Wynik i gra bez zarzutu. Atletico – Chelsea [wnioski]

Autor: Mikołaj Biegański Dodano: 23.02.2021 23:33 / Ostatnia aktualizacja: 23.02.2021 23:35

 

Nie ukrywajmy, że gdyby nie gol Oliviera Giroud, Atletico osiągnęłoby dokładnie to, co sobie zamierzyło. Hiszpanie grali bez pomysłu, apatycznie, ale byli zwarci w defensywie. Plany gry na zero z tyłu pokrzyżowała im jedna szczęśliwa akcja The Blues, po której Francuski napastnik strzelił kolejnego fenomenalnego gola w swojej karierze. Studźmy jednak nastroje przed rewanżem. Atletico jest ostatnią drużyną, którą powinno się skreślać przy takim rezultacie.

 

Giroud niewidoczny, ale ze spektakularnym golem

 

Francuz długo nie zaznaczał swojej obecności w meczu z Atleti. Koledzy nie dogrywali mu zbyt wielu piłek, mało było gry na ścianę, a wszystkie wrzutki były przecinane przez obrońców Los Colchoneros. Akcja na 1:0 miała w sobie sporo przypadku. Alonso zagrał kolejną zbyt niską piłkę, ta jednak odbiła się szczęśliwie od obrońcy Atletico i… Trudno to opisać słowami. W pierwszej połowie podobnie odważną próbę strzału podjął Joao Felix, ale wtedy piłka poleciała wysoko nad bramką Edouarda Mendy’ego. Giroud zrobił wszystko perfekcyjnie. Idealny był timing, złożenie się napastnika do strzału oraz trajektoria lotu piłki, nieosiągalna dla Oblaka.

 

Kontrola w środku pola podstawą wygranej

 

Kolejny dobry mecz zagrali Mateo Kovacić oraz Jorginho, choć niewiele wnieśli w aspekcie gry do przodu. Kluczem do ogrania Atletico i zneutralizowania ich atutów było jednak przejęcie kontroli w środku pola, co w pełni się Chelsea udało. Aktywny w drugiej części spotkania był Mason Mount, co jest w ostatnim czasie zjawiskiem dość częstym. Anglik potrzebuje dłuższej chwili by złapać odpowiedni rytm, ale jedna akcja, w której kapitalnie ograł dwóch graczy Atleli i dograł prostopadłą piłkę do Timo Wernera pokazuje, że jego rola w zespole wciąż jest bardzo istotna.

 

Problematyczne żółte kartki

 

To prawda, że Chelsea ma bardzo szeroką kadrę, być może najlepiej zabezpieczoną na niemal każdej pozycji. Problem jednak w tym, że przy obecnej taktyce narzuconej przez Thomasa Tuchela, The Blues zostają pozbawieni dwóch kluczowych punktów przed rewanżem. Ze składu wypadają Mason Mount i Jorginho, co niejako wymusza na niemieckim szkoleniowcu konieczność sięgnięcia po Kaia Havertza, N’Golo Kante czy Hakima Ziyecha. Trzeba jednak pamiętać, że każdy z nich przechodził w tym sezonie kontuzję i nie mają odpowiedniego rytmu meczowego. Przed Tuchelem poważny ból głowy, zwłaszcza, że w niedzielę jeszcze mecz ligowy z Manchesterem United.
= = = = =
__POLECENIA__
• 1. Jakie śródtytuły dzielą tekst o meczu Atletico z Chelsea? Wypisz wszystkie.
• 2. Dopisz dalszy ciąg tekstu o meczu Atletico z Chelsea, zaczynając po jego ostatnim zdaniu.
Do pracy wystarczy sam tekst, a dalsze wiersze nie są potrzebne.

__WYMIENIONE WIERSZE__
= = = = =
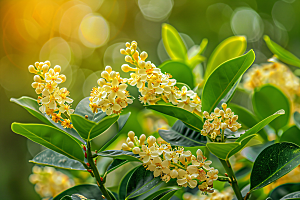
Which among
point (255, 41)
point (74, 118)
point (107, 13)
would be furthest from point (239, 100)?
point (107, 13)

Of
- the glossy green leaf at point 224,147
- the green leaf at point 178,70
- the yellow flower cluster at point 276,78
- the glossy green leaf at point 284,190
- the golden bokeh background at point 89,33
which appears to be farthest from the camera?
the golden bokeh background at point 89,33

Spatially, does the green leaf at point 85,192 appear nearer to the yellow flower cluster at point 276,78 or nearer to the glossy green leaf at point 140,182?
the glossy green leaf at point 140,182

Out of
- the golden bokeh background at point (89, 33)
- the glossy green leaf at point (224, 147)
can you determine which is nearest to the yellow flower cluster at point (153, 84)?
the glossy green leaf at point (224, 147)

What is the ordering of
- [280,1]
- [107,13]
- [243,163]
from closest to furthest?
[243,163] → [280,1] → [107,13]

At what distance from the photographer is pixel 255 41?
3750mm

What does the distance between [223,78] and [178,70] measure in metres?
0.28

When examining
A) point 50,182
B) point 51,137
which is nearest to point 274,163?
point 51,137

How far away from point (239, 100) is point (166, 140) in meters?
2.44

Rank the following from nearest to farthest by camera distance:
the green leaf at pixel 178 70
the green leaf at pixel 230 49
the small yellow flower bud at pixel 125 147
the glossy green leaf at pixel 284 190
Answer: the small yellow flower bud at pixel 125 147, the glossy green leaf at pixel 284 190, the green leaf at pixel 178 70, the green leaf at pixel 230 49

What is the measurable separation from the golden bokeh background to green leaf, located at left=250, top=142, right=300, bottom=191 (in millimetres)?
2023

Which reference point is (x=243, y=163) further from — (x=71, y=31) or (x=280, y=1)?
(x=71, y=31)

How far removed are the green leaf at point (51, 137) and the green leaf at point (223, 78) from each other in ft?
1.23

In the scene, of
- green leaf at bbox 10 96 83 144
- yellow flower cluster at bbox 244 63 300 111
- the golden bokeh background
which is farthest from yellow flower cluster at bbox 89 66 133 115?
the golden bokeh background

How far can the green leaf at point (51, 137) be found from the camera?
0.56 m
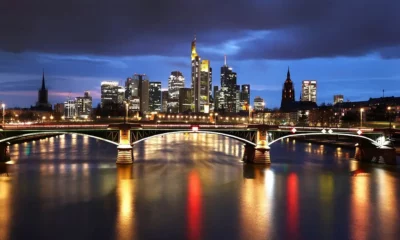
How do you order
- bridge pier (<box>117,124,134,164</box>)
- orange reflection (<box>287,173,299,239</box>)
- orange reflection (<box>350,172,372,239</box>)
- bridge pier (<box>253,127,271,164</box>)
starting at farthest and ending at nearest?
bridge pier (<box>253,127,271,164</box>)
bridge pier (<box>117,124,134,164</box>)
orange reflection (<box>287,173,299,239</box>)
orange reflection (<box>350,172,372,239</box>)

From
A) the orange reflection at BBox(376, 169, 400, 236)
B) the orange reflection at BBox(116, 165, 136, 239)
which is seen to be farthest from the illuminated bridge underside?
the orange reflection at BBox(376, 169, 400, 236)

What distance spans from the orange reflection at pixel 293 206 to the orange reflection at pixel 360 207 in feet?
12.9

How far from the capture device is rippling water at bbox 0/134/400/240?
30812mm

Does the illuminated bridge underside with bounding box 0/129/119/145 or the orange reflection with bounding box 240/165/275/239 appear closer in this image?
the orange reflection with bounding box 240/165/275/239

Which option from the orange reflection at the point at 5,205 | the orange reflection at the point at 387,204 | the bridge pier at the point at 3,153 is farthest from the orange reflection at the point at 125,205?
the bridge pier at the point at 3,153

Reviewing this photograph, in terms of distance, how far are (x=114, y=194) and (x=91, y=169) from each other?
56.1 ft

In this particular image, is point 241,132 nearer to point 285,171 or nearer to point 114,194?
point 285,171

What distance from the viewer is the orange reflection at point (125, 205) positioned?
30.3 metres

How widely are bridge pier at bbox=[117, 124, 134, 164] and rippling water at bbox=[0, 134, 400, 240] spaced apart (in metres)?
2.06

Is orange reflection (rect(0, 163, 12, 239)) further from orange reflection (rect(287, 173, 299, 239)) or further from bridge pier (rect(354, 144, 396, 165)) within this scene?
bridge pier (rect(354, 144, 396, 165))

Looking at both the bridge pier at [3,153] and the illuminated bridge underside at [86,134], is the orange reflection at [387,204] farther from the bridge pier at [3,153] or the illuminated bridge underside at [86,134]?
the bridge pier at [3,153]

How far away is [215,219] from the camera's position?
33812 millimetres

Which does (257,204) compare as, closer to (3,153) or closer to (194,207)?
(194,207)

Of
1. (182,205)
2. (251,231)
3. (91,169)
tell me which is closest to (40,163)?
(91,169)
= = = = =
__ODPOWIEDZI__
• 1.
Giroud niewidoczny, ale ze spektakularnym golem
Kontrola w środku pola podstawą wygranej
Problematyczne żółte kartki

• 2.
 

Solidna obrona, Mendy ze spętanymi nogami

 

Dużo ciepłych słów należy także powiedzieć o dzisiejszym występie bloku defensywnego. Pochwalić wypada zwłaszcza Andreasa Christensena, który podejmował dobre decyzje, nie panikował, skutecznie wybijał nieporadnych napastników Atletico z rytmu, a w końcówce meczu zaliczył kluczowe wybicie piłki z pola karnego po wrzutce z prawej flanki, czym być może uchronił swój zespół przed stratą bramki. Edouard Mendy miał znakomite wejście do drużyny, zaliczył kilka czystych kont i parę bardzo efektownych interwencji, jednak nie można uciec przed dyskusją na temat jego gry nogami. Ten element wyraźnie szwankuje u Senegalczyka i wymaga niemal natychmiastowej poprawy. Tuchel wymaga by bramkarz angażował się, a przynajmniej był zawsze gotowy do wzięcia udziału w zawiązywaniu akcji ofensywnej, więc na pewno będzie potrzebował bramkarza, który mu to zapewni. Póki co Kepa jest wyraźnie z przodu w tym elemencie piłkarskiego rzemiosła.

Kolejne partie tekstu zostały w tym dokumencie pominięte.